What is being asked:
Copy the records below verbatim, beginning with the line that contains "Looking at the photograph, would" and ending with the line that contains "0.34 metres", both lines included.

** START **

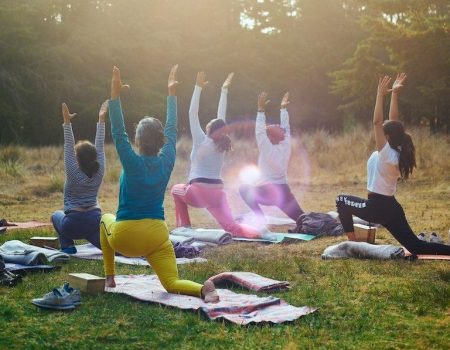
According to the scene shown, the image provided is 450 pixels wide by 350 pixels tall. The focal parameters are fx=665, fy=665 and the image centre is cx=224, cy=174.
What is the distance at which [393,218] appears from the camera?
6.02m

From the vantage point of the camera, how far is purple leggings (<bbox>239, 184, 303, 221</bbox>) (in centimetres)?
813

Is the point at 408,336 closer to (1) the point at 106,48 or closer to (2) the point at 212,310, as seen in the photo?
(2) the point at 212,310

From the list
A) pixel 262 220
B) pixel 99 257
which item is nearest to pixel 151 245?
pixel 99 257

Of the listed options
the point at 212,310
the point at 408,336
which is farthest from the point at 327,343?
the point at 212,310

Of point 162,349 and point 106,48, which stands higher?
point 106,48

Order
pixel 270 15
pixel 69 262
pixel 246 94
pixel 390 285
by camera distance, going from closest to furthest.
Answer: pixel 390 285, pixel 69 262, pixel 246 94, pixel 270 15

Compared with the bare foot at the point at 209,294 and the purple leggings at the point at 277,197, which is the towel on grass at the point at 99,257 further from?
the purple leggings at the point at 277,197

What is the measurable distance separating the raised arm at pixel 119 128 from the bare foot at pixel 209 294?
2.96 ft

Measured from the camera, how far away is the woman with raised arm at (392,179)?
5797mm

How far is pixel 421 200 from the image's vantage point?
11266mm

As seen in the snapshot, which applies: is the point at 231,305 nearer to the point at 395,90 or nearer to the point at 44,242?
the point at 395,90

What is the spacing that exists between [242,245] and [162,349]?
3723 millimetres

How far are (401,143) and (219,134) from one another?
237 cm

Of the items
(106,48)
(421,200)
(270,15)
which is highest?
(270,15)
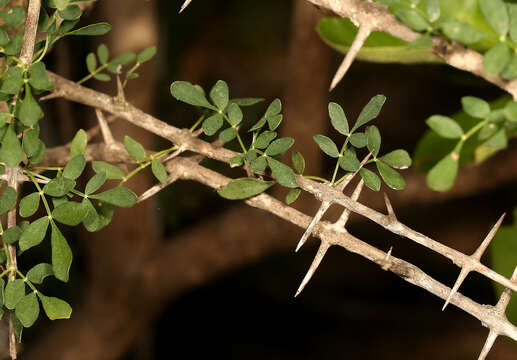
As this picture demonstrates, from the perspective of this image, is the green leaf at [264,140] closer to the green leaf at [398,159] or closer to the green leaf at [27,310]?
the green leaf at [398,159]

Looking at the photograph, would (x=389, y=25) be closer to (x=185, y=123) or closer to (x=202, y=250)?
(x=202, y=250)

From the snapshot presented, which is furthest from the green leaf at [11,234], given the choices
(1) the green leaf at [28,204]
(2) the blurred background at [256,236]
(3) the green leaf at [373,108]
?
(2) the blurred background at [256,236]

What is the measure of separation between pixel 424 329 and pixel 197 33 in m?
1.34

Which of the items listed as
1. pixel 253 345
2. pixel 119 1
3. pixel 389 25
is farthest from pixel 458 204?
pixel 389 25

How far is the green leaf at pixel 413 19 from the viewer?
0.34 metres

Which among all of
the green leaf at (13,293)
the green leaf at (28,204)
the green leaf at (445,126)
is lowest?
the green leaf at (13,293)

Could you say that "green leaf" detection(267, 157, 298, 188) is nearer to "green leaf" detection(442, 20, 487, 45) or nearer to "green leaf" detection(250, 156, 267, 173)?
"green leaf" detection(250, 156, 267, 173)

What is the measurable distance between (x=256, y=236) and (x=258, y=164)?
96 cm

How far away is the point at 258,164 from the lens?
392 mm

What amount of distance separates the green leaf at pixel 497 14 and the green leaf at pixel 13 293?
1.13ft

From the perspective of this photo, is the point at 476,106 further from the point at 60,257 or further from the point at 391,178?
the point at 60,257

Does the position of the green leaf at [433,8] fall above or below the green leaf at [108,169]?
above

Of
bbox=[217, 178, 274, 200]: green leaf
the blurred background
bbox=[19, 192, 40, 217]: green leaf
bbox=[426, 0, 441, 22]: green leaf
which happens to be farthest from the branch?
the blurred background

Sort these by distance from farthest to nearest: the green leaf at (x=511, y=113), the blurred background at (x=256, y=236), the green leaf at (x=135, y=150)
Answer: the blurred background at (x=256, y=236) → the green leaf at (x=135, y=150) → the green leaf at (x=511, y=113)
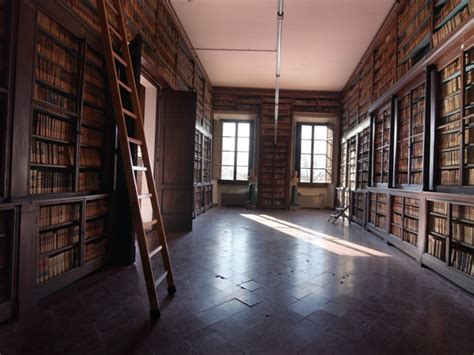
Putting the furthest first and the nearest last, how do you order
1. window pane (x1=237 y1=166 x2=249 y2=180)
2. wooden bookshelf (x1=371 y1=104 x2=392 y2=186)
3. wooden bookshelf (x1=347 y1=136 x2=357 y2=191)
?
window pane (x1=237 y1=166 x2=249 y2=180) < wooden bookshelf (x1=347 y1=136 x2=357 y2=191) < wooden bookshelf (x1=371 y1=104 x2=392 y2=186)

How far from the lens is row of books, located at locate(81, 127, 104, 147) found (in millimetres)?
2580

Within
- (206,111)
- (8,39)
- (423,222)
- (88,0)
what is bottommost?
(423,222)

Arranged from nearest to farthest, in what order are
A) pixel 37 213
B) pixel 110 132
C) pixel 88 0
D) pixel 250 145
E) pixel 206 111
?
pixel 37 213 → pixel 88 0 → pixel 110 132 → pixel 206 111 → pixel 250 145

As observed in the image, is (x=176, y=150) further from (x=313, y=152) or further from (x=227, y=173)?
(x=313, y=152)

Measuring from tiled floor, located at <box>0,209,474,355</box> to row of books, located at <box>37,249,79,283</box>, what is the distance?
18 cm

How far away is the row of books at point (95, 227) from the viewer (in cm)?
261

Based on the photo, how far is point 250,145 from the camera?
9930mm

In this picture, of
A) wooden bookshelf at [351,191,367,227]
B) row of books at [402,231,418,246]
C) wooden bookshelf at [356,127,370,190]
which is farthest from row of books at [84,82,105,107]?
wooden bookshelf at [356,127,370,190]

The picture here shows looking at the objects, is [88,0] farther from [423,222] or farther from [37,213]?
[423,222]

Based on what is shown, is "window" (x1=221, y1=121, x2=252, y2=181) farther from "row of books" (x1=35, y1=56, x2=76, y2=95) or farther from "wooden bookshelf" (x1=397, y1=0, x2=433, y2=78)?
"row of books" (x1=35, y1=56, x2=76, y2=95)

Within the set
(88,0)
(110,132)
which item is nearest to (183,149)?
(110,132)

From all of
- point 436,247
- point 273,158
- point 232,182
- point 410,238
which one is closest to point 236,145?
point 232,182

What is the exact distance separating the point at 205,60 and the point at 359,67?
4138 millimetres

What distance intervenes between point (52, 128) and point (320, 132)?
30.0 feet
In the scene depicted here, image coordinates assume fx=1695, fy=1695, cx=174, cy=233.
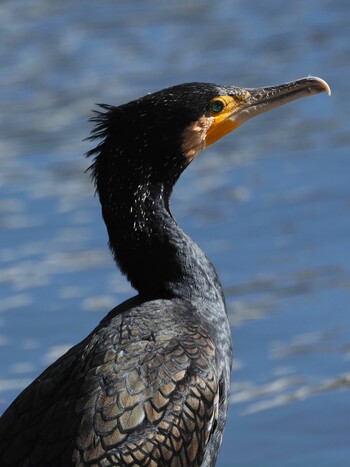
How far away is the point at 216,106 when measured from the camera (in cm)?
723

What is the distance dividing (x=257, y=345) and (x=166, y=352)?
3.00 meters

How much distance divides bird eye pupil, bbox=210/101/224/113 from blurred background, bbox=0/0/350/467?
2.00 meters

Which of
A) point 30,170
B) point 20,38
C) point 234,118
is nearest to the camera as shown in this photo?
point 234,118

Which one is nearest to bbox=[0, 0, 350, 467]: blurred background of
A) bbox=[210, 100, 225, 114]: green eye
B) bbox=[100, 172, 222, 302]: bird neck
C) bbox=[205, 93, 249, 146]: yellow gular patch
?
bbox=[100, 172, 222, 302]: bird neck

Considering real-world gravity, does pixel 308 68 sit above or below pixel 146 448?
above

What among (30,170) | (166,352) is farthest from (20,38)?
(166,352)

** END **

Correct answer:
Looking at the photograph, would (x=389, y=25) be closer to (x=185, y=123) or closer to (x=202, y=250)?
(x=202, y=250)

From the snapshot presented, which is furthest from the green leaf at [11,234], given the choices
(1) the green leaf at [28,204]
(2) the blurred background at [256,236]
(3) the green leaf at [373,108]
?
(2) the blurred background at [256,236]

What is the measure of separation between pixel 424 329 and pixel 197 33 in m?
1.34

Which of the items listed as
1. pixel 253 345
2. pixel 119 1
3. pixel 389 25
is farthest from pixel 458 204?
pixel 389 25

How far is the green leaf at pixel 413 19 from the viewer?
0.34 metres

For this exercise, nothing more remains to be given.